MATERIALS PROVIDED:
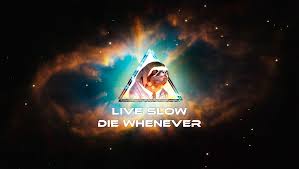 Check spelling or type a new query. Free Download Live Slow Die Whenever Sloth Cluelessclue 0424 Jan 07 2014 2145x1213 For Your Desktop Mobile Tablet Explore 49 Sloth Sunglasses Wallpaper Funny Sloth Wallpaper Hd Sloth Wallpaper Baby Sloth Wallpaper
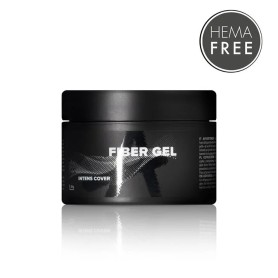 Astonishing Fiber Gel Intens Cover 45gr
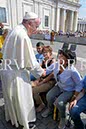 %_tempFileName01666_10092016%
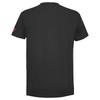 Babolat Short Sleeve T-Shirt Exercise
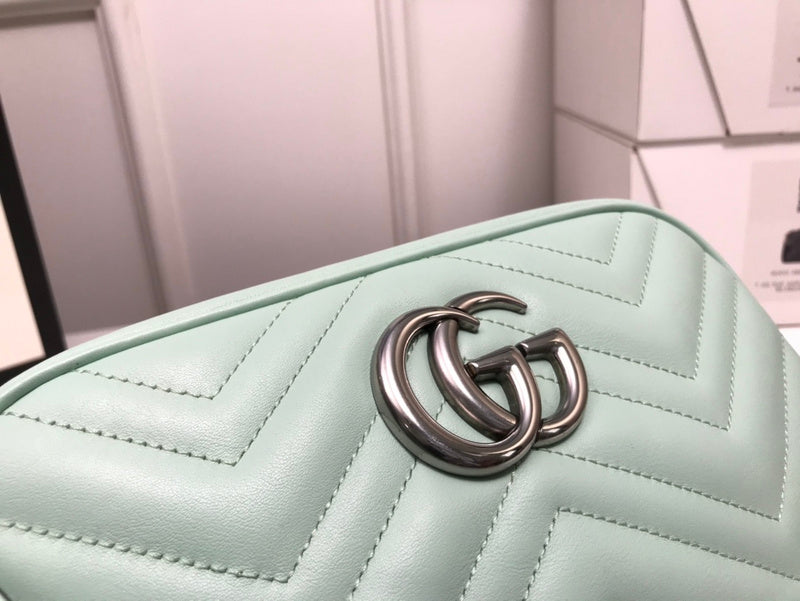 Satchel Bags - GCI Bags - 7007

EXERCISE PROMPT: Print the entries again exactly as they appear above. Do not print the pictures.

COMPLETED EXERCISE:
 Check spelling or type a new query. Free Download Live Slow Die Whenever Sloth Cluelessclue 0424 Jan 07 2014 2145x1213 For Your Desktop Mobile Tablet Explore 49 Sloth Sunglasses Wallpaper Funny Sloth Wallpaper Hd Sloth Wallpaper Baby Sloth Wallpaper
 Astonishing Fiber Gel Intens Cover 45gr
 %_tempFileName01666_10092016%
 Babolat Short Sleeve T-Shirt Exercise
 Satchel Bags - GCI Bags - 7007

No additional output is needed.